Another architectural surprise sprung in the Britomart precinct is the rehabilitation of Australis House and A.H. Nathan Warehouse. Photo / Patrick Reynolds
Auckland Architecture: A Walking Guide isn't just about the CBD. If you'd like to head east, a natural destination is the city's most significant building, Auckland War Memorial Museum Tāmaki Paenga Hira. In 2020, just over 90 years since the completion of the original neo-Classical building (Grierson, Aimer & Draffin, 1929), and 15 years after architect Noel Lane suspended a big kava bowl in the museum's 1960 extension (M.K. and R.F. Draffin), the institution opened the re-worked South Atrium, Te Ao Mārama.
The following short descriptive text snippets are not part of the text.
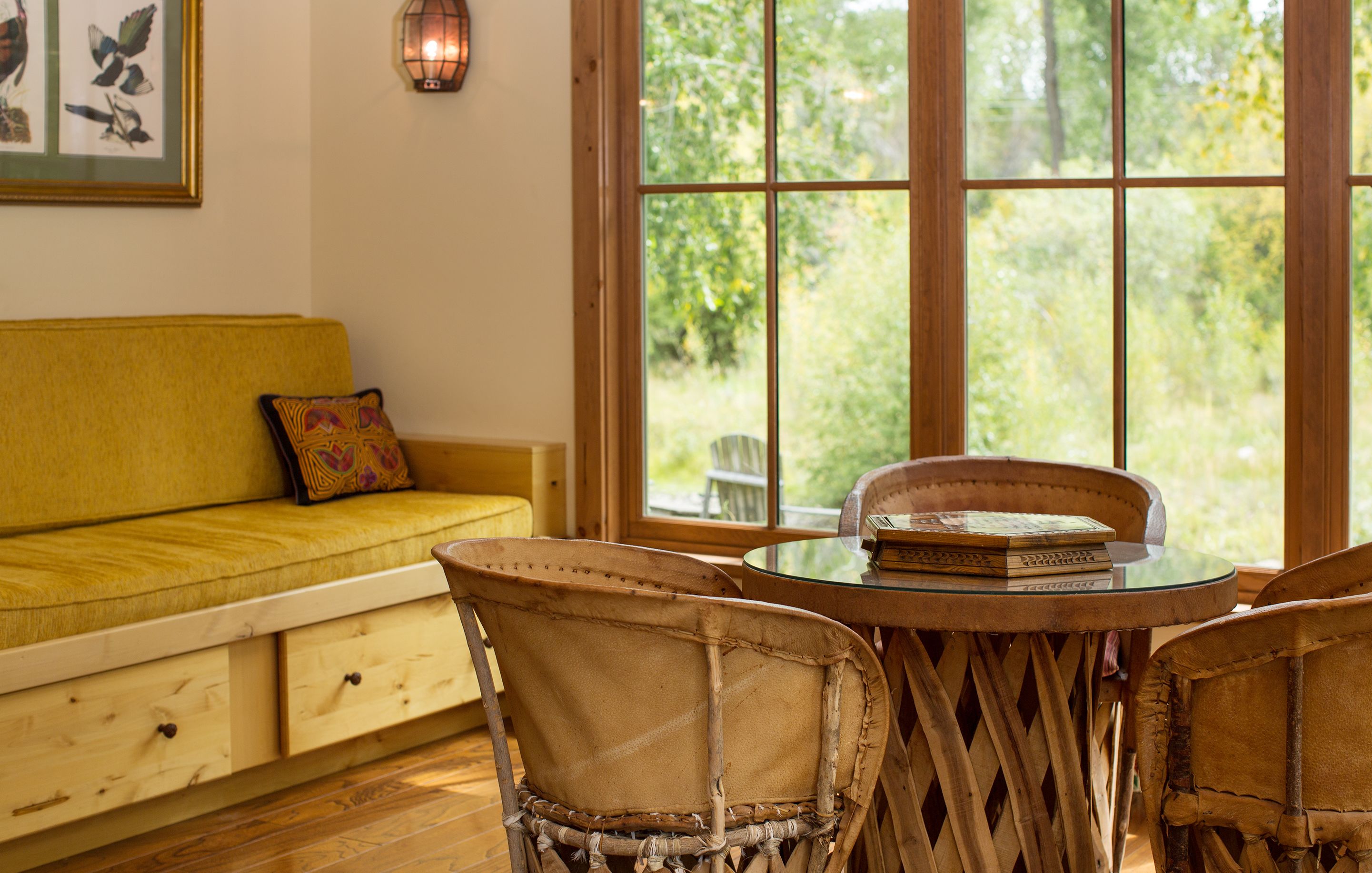 Ein Zimmer mit Holzboden, einem gelben Sofa mit Kissen, Korbstühlen, einem Glastisch und einem Fenster mit Blick auf Grünflächen.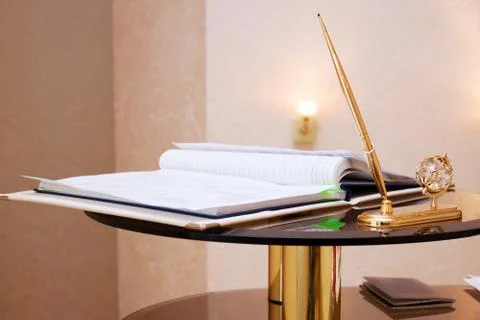 Folder with documents on signing marriage certificate, writing materials clos Stock Photos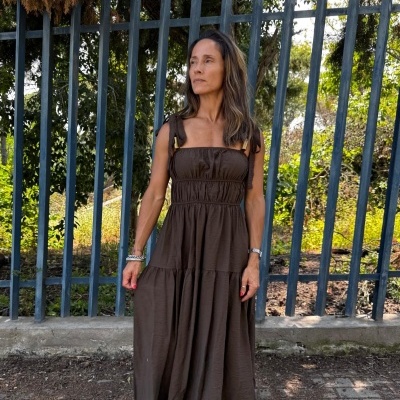 Mulher a usar vestido castanho longo com alças e franzidos em ambiente exterior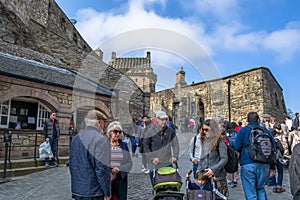 View at the interior Edinburgh Castle, detail of walls medieval fortress after principal gate, and tourists walking, on city of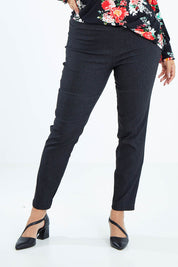 Model Sasha-Lee wearing size 16 of The Stretch Tapered Pull On Pant in colour Black (Black), from the front, cropped image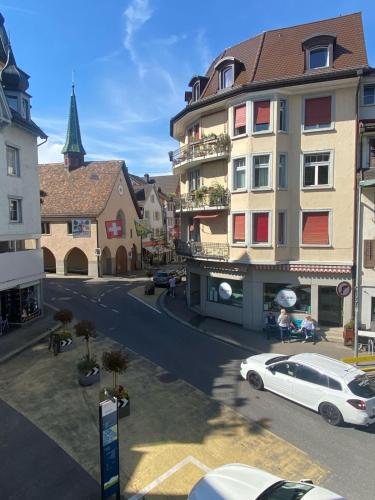 a white car parked in front of a building at Zentrales Schloss Apartment in Arbon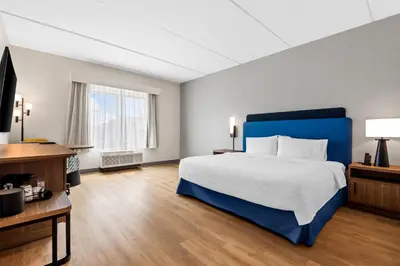 a hotel room with a bed and a television at Hampton Inn & Suites Intercourse, Pa in Intercourse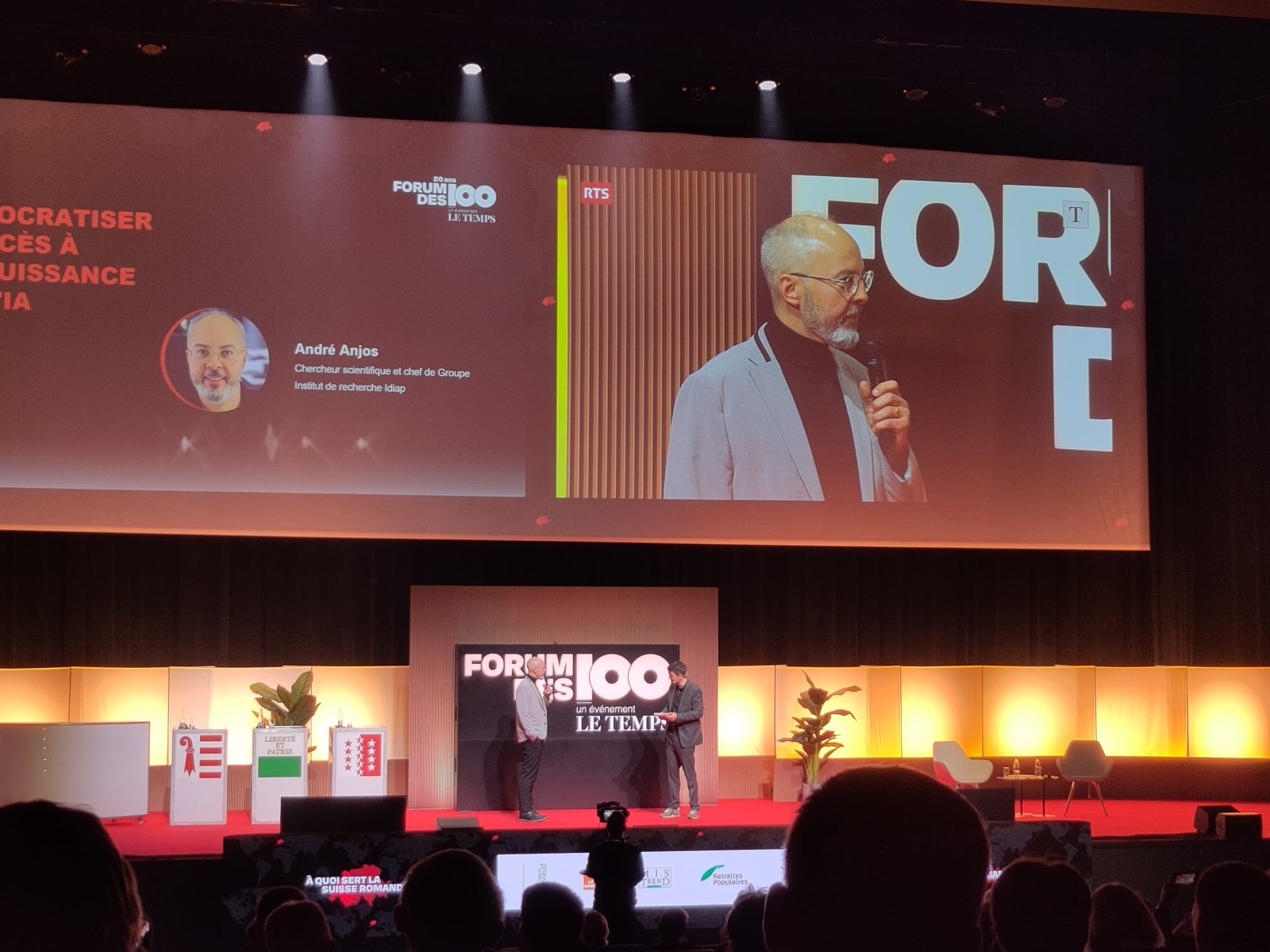 André Anjos on stage at the Forum des 100, projected on the screen above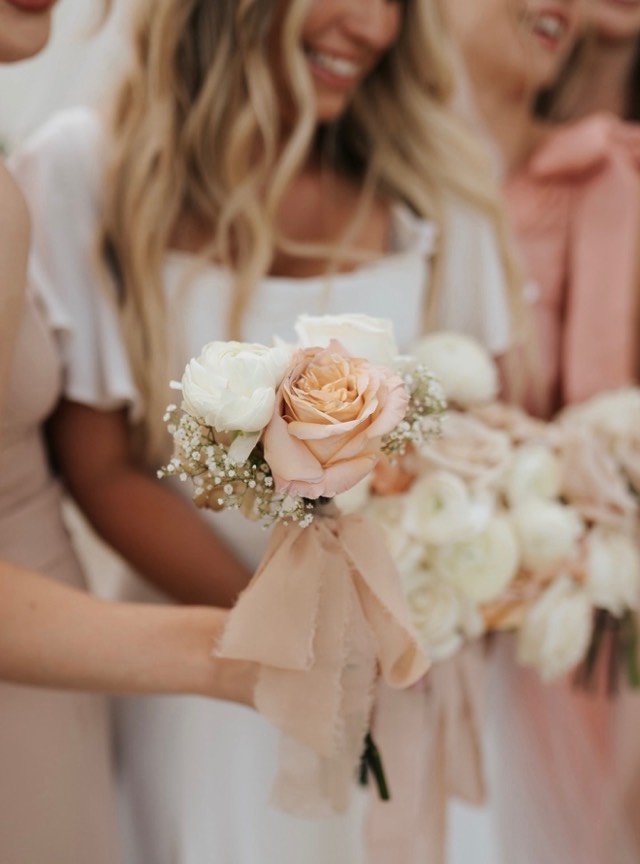 Minimalist luxury wedding florals — bridesmaids holding blush garden roses and ranunculus bouquets tied with champagne ribbon — Lux Events by Michelle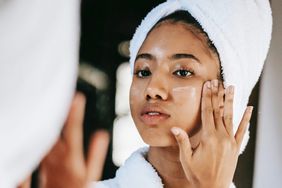 woman with towel applying cream on face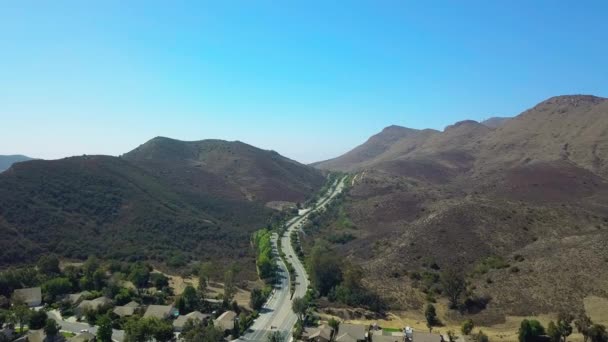 Drone aéreo sobre campo e longa estrada sinuosa, Califórnia, EUA — Vídeo de Stock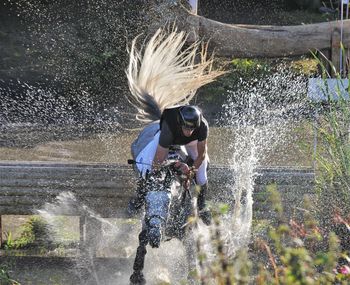 Jockey with horse jumping in puddle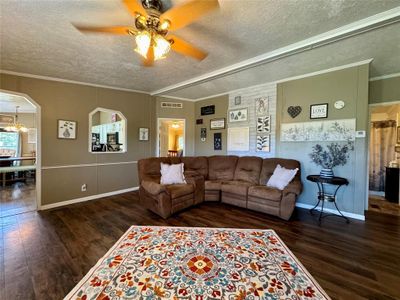 Living room with a textured ceiling, dark wood-type flooring, ceiling fan with notable chandelier, and crown molding | Image 3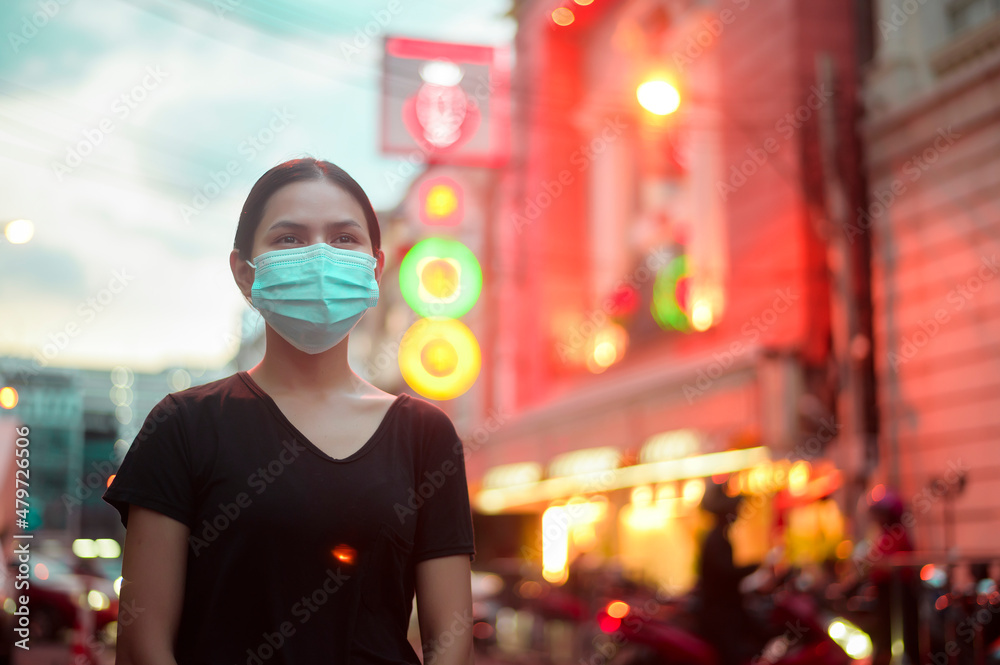 Beautiful woman wearing a surgical mask outdoor, covid-19 , health and pollution concept..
Designed by Jasmax, FJMT, Design Tribe and Salmond Reed Architects, and featuring artwork by Brett Graham, Filipe Tohi and Chris Bailey, Te Ao Mārama is a determined effort to include in the museum, and in the Auckland story, the living cultures of the city's Māori and Pasifika populations.
The re-worked South Atrium, Te Ao Marama at Auckland Museum is a determined effort to include the living cultures of the city's Maori and Pasifika populations. Photo / Patrick Reynolds
Finally, an excursion to Ponsonby. Vermont St has long had religious associations – these days it is home to both a Catholic seminary and a mosque – so it's appropriate that its most impressive building is a church: Sacred Heart, designed by Thorpe, Cutter, Pickmere, Douglas and Partners. The parish priest wanted an "ultra-modern building", and that, in 1966, is what he got, along with a roof as steep as the spire on a Gothic cathedral.